History of the Telephone
What is a Telephone?
The telephone is a telecommunications device that transmits and receives sound, most commonly the human voice. Telephones are a point-to-point communication system whose most basic function is to allow two people separated by large distances to talk to one another. It is one of the most common household appliances in the developed world, and has long been considered indispensable to business, industry and government.
Who Invented the Telephone?
Credit for the invention of the electric telephone is frequently disputed, and new controversies over the issue have arisen from time-to-time. As with other great inventions such as radio, television, light bulb, and computer, there were several inventors who did pioneering experimental work on voice transmission over a wire and improved on each other’s ideas. Innocenzo Manzetti, Antonio Meucci, Johann Philipp Reis, Elisha Gray, Alexander Graham Bell, and Thomas Edison, among others, have all been credited with pioneering work on the telephone.
Who was first awarded the patent for the Telephone?
An undisputed fact is that Alexander Graham Bell was the first to be awarded a patent for the electric telephone by the United States Patent and Trademark Office in March 1876. That first patent by Bell was the master patent of the telephone, from which all other patents for electric telephone devices and features flowed.
Who invented the telephone switchboard?
A Hungarian engineer, Tivadar Puskás quickly invented the telephone switchboard in 1876, which allowed for the formation of telephone exchanges, and eventually networks.
How does a telephone work?
A traditional landline telephone system, commonly handles both signaling and audio information on the same pair of wires which we know as the phone chord. Although originally designed for voice communication, the system has been adapted for data communication such as Telex, Fax and Internet communication. The signaling equipment consists of a bell, beeper, light or other device to alert the user to incoming calls, and number buttons or a rotary dial to enter a telephone number for outgoing calls. A twisted pair line is preferred as it is more effective at rejecting electromagnetic interference and crosstalk than an untwisted pair.
The telephone consists of an alerting device, usually a ringer, that remains connected to the phone line whenever the phone is “on hook”, and other components which are connected when the phone is “off hook”. These include a microphone, a speaker and other circuits for dialing, filtering, and amplification.
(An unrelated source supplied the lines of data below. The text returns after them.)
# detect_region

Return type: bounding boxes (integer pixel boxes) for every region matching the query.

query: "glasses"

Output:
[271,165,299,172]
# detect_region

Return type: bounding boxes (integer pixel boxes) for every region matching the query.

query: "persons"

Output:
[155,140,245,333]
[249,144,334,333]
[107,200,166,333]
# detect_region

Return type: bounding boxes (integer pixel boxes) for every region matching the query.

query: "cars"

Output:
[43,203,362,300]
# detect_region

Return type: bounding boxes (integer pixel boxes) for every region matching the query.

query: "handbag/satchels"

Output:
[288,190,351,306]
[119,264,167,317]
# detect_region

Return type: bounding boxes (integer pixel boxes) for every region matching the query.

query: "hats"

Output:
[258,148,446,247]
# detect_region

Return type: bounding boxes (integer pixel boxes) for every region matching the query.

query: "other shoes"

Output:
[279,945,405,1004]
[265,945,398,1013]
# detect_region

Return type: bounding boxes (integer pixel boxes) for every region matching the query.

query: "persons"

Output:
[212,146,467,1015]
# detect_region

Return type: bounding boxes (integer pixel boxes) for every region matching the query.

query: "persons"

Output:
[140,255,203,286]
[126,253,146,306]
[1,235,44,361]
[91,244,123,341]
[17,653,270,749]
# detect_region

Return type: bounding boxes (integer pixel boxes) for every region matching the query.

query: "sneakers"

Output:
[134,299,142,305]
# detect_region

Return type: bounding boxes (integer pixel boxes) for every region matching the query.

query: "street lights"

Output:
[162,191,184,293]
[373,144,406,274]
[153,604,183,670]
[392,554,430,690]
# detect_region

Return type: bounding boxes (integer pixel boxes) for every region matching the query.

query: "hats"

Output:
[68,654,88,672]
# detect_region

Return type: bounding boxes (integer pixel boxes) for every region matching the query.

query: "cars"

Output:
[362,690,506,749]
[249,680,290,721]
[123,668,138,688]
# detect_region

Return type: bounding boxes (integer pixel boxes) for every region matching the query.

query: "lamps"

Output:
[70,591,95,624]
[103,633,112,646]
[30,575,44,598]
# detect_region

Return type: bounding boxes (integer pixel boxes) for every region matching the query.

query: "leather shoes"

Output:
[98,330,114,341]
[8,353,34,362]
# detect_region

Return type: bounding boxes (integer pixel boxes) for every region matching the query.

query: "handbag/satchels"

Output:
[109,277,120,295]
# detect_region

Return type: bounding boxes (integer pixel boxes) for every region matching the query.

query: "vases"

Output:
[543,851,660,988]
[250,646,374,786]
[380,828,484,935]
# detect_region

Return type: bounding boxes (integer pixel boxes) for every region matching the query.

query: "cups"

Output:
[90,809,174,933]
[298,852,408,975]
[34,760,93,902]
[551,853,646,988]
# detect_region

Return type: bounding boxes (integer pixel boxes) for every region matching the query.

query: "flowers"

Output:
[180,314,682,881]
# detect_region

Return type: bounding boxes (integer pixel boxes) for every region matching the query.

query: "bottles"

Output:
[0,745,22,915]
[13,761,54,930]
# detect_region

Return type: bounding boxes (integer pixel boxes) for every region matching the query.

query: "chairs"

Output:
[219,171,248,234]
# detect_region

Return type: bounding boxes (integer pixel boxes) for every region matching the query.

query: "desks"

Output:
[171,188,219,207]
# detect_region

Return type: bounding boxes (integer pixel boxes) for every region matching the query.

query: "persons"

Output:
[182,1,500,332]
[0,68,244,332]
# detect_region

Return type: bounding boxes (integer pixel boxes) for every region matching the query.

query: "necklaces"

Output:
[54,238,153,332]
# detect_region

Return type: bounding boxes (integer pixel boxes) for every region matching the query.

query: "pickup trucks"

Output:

A calling party wishing to speak to another party will pick up the telephone’s handset, thus operating a button switch, which puts the telephone into an active state by connecting the mic, speaker and related audio components to the line. This circuitry has a low resistance which causes DC current from the telephone exchange to flow through the line. The exchange detects this DC current, attaches a digit receiver circuit to the line, and sends a dial tone to indicate readiness. On a modern push-button telephone, the calling party then presses the number buttons in a sequence corresponding to the telephone number of the called party. The buttons are connected to a tone generator circuit that produces DTMF tones which end up at a circuit at the exchange. A rotary dial telephone employs pulse dialing, sending electrical pulses corresponding to the telephone number to the exchange. Provided the called party’s line is not already active or “busy”, the exchange sends an intermittent ringing signal to alert the called party to an incoming call. If the called party’s line is active, the exchange sends a busy signal to the calling party. However, if the called party’s line is active but has call waiting installed, the exchange sends an intermittent audible tone to the called party to indicate an incoming call.
The phone’s ringer is connected to the line through a capacitor, a device which blocks the flow of DC current but permits AC current. This constitutes a mechanism whereby the phone draws no current when it is on hook, but exchange circuitry can send an AC voltage down the line to activate the ringer for an incoming call. When a landline phone is inactive or “on hook”, the circuitry at the telephone exchange detects the absence of DC current flow and therefore “knows” that the phone is on hook with only the alerting device electrically connected to the line. When a party initiates a call to this line, and the ringing signal is transmitted. When the called party picks up the handset, they actuate a double-circuit switch which simultaneously disconnects the alerting device and connects the audio circuitry to the line. This, in turn, draws DC current through the line, confirming that the called phone is now active. The exchange circuitry turns off the ring signal, and both phones are now active and connected through the exchange. The parties may now converse as long as both phones remain off hook. When a party “hangs up”, placing the handset back on the cradle or hook, DC current ceases to flow in that line, signaling the exchange to disconnect the call.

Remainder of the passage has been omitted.